Exercise: Continue the critique of the poem "Sci-Fi" given below, picking up after its final sentence.

>> begin Document

Let me give you a stark example from Life on Mars, from "Sci-Fi," the second poem in the book. (It is actually the first poem of Part I. There is a short introductory poem before it.) These are lines 3-6:

History, with its hard spine & dog-eared
Corners, will be replaced with nuance,

Just like the dinosaurs gave way
To mounds and mounds of ice.

After the example of Pope, can you see the issue I have with the lines? History replaced with nuance is compared to dinosaurs replaced with ice. Let me make us of the cheap printing costs of the electronic page:

history : nuance :: dinosaurs : ice

First: it is rather by fiat that a distinction can be made between history and nuance. How is history not already filled with nuance? After all, it is entirely interpretation of events. But I give a momentary benefit of the doubt and permit the text to establish what is meant. Second:

hard history : nuance :: dinosaurs : ice

Hard is replaced by not hard is like dinosaurs replaced by hard? Ice is hard, after all. Ice is a hell of a lot harder than dinosaurs. Third:

history : nuance :: dinosaurs : ice

Nuance: subtleties, "delicate degrees of difference" says my Webster's. I have a very hard time seeing how ice offers demonstration of nuance. First, as said, it is hard. Second, it naturally holds an edge: it is erosion that smooths the edges into curves. Third, if you at all think about ice sculpture, one of the difficulties of the medium is that you cannot create subtleties: the surface of sice smooths out both to touch and to the eye into a generally featureless sensation, not one filled with nuance.

>> end Document
>> begin Available data

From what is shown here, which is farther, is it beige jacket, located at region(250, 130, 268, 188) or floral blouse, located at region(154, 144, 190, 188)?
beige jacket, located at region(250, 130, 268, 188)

>> end Available data

Response:
Fourth, it is not only ice but "mounds and mounds" of ice: the implied massive quantities again works in counter to any idea of difference or nuance.

Fifth and finally, how are mounds and mounds of ice at all either softer than dinosaurs or more varied, more full of nuance than dinosaurs?

The comparison makes no sense if you at all look at it, if you at all bother to read it. It is no rescue of the moment to say something of the nature of "you are not supposed to read it that closely," because you are supposed to read it that closely. That is what reading is. A text that asks you not to read closely is a text that is asking you – if not requiring of you – to close down the faculties of the mind in favor of the absence of effort, attention, and, as a result, value. Reading closely is reading, full stop; anything less is less than reading.[FN]

*********************
[FN] For food for thought, compare these options:
replace history, with its hard spine, with nuance

replace hard-spined history with nuance

replace a hard-spined history with nuance
Notice how the first option is saying all history is hard-spined (which is rather facetious generalization). The third option, however, is speaking only about that kind of history written with hard spines. The first demands the reader accept the generalization. The third requires nothing of the sort, and shifts the focus of the phrasing from the very broad history to what is the defining element of the phrase: hard-spined. As such, the comparison is no longer between history and nuance, but between that history that is written with a hard spine and nuance.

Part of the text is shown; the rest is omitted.